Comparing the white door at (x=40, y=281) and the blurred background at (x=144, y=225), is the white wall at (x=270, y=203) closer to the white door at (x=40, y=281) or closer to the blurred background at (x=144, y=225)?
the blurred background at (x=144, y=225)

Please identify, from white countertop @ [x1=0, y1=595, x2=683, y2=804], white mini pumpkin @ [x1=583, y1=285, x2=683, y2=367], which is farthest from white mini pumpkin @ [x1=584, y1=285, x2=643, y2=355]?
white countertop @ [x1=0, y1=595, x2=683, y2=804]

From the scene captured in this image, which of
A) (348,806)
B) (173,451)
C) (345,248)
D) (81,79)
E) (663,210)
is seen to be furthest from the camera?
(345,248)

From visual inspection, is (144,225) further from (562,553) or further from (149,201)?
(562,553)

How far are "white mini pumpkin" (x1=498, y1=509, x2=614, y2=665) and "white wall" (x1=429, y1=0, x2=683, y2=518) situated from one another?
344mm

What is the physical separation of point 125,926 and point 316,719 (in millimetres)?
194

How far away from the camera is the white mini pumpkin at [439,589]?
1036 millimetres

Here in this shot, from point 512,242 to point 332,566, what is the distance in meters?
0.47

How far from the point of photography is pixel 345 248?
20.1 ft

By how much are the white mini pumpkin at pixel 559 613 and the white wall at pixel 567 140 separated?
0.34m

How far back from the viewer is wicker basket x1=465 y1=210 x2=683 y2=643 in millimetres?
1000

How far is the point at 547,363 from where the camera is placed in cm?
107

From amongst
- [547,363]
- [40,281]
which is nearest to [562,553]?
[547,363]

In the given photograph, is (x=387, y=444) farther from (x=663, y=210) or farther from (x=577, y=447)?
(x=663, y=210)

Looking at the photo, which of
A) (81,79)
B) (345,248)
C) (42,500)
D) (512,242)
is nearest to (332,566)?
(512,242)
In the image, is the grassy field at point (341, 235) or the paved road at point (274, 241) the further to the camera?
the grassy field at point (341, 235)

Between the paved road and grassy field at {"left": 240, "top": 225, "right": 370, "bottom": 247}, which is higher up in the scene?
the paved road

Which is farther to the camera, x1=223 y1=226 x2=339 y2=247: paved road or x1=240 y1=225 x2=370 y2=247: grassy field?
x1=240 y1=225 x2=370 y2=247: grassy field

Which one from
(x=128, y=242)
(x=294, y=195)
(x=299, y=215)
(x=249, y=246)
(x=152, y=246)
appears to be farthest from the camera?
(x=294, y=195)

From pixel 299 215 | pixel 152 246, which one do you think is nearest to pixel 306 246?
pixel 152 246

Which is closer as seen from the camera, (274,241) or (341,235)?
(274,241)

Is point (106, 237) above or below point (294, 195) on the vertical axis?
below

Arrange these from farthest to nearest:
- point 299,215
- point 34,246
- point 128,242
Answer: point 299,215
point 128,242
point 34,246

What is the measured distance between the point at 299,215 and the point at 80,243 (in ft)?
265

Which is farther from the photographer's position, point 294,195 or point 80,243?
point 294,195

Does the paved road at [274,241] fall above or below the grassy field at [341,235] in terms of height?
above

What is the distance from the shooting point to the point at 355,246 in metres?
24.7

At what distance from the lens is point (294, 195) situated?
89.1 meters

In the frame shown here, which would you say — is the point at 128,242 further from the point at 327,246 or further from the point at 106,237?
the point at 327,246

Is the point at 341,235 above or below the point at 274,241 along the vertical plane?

GOAL: Give the records above again, word for word.

RESULT FOR THIS EXERCISE:
Comparing the white door at (x=40, y=281) and the blurred background at (x=144, y=225), is the white wall at (x=270, y=203) closer to the white door at (x=40, y=281) or closer to the blurred background at (x=144, y=225)?
the blurred background at (x=144, y=225)

Please identify, from white countertop @ [x1=0, y1=595, x2=683, y2=804], white mini pumpkin @ [x1=583, y1=285, x2=683, y2=367], which is farthest from white mini pumpkin @ [x1=584, y1=285, x2=643, y2=355]?
white countertop @ [x1=0, y1=595, x2=683, y2=804]

From the scene captured in this image, which of
A) (348,806)
B) (173,451)
C) (345,248)
D) (81,79)
E) (663,210)
is seen to be furthest from the camera?
(345,248)

From visual inspection, is (144,225) further from (562,553) or further from (149,201)?
(562,553)

How far are "white mini pumpkin" (x1=498, y1=509, x2=614, y2=665) and "white wall" (x1=429, y1=0, x2=683, y2=518) situated from one another?
344mm

What is the physical separation of point 125,926 and point 316,719 (in millimetres)?
194

How far away from the camera is the white mini pumpkin at [439,589]?
1036 millimetres

Here in this shot, from point 512,242 to point 332,566, what is the distance in meters?
0.47

How far from the point of photography is pixel 345 248?
20.1 ft

By how much are the white mini pumpkin at pixel 559 613 and the white wall at pixel 567 140 separated?
0.34m

How far back from the viewer is wicker basket x1=465 y1=210 x2=683 y2=643 in millimetres?
1000

How far is the point at 547,363 from where the camera is placed in cm?
107

From amongst
- [547,363]
- [40,281]
which is nearest to [562,553]?
[547,363]

In the given photograph, is (x=387, y=444) farther from (x=663, y=210) or farther from (x=577, y=447)?
(x=663, y=210)

Looking at the photo, which of
A) (81,79)
B) (345,248)
C) (42,500)
D) (512,242)
is nearest to (332,566)?
(512,242)
In the image, is the grassy field at point (341, 235) or the paved road at point (274, 241) the further to the camera?
the grassy field at point (341, 235)

Between the paved road and grassy field at {"left": 240, "top": 225, "right": 370, "bottom": 247}, which is higher up in the scene?
the paved road

Which is farther to the camera, x1=223 y1=226 x2=339 y2=247: paved road or x1=240 y1=225 x2=370 y2=247: grassy field?
x1=240 y1=225 x2=370 y2=247: grassy field

Which one from
(x=128, y=242)
(x=294, y=195)
(x=299, y=215)
(x=249, y=246)
(x=152, y=246)
appears to be farthest from the camera?
(x=294, y=195)

From pixel 299 215 | pixel 152 246, which one do you think is nearest to pixel 306 246?
pixel 152 246

Which is closer as seen from the camera, (274,241) or (341,235)?
(274,241)

Is point (106, 237) above or below point (294, 195) on the vertical axis?
below

Arrange these from farthest to nearest:
- point 299,215
- point 34,246
- point 128,242
Answer: point 299,215
point 128,242
point 34,246

What is the measured distance between the point at 299,215 and the point at 80,243 (in ft)?
265

Which is farther from the photographer's position, point 294,195 or point 80,243?
point 294,195

Does the paved road at [274,241] fall above or below the grassy field at [341,235] in terms of height?
above

What is the distance from the shooting point to the point at 355,246 in metres?
24.7

At what distance from the lens is point (294, 195) situated?
89.1 meters

In the frame shown here, which would you say — is the point at 128,242 further from the point at 327,246 or further from the point at 106,237?
the point at 327,246

Is the point at 341,235 above or below the point at 274,241 along the vertical plane?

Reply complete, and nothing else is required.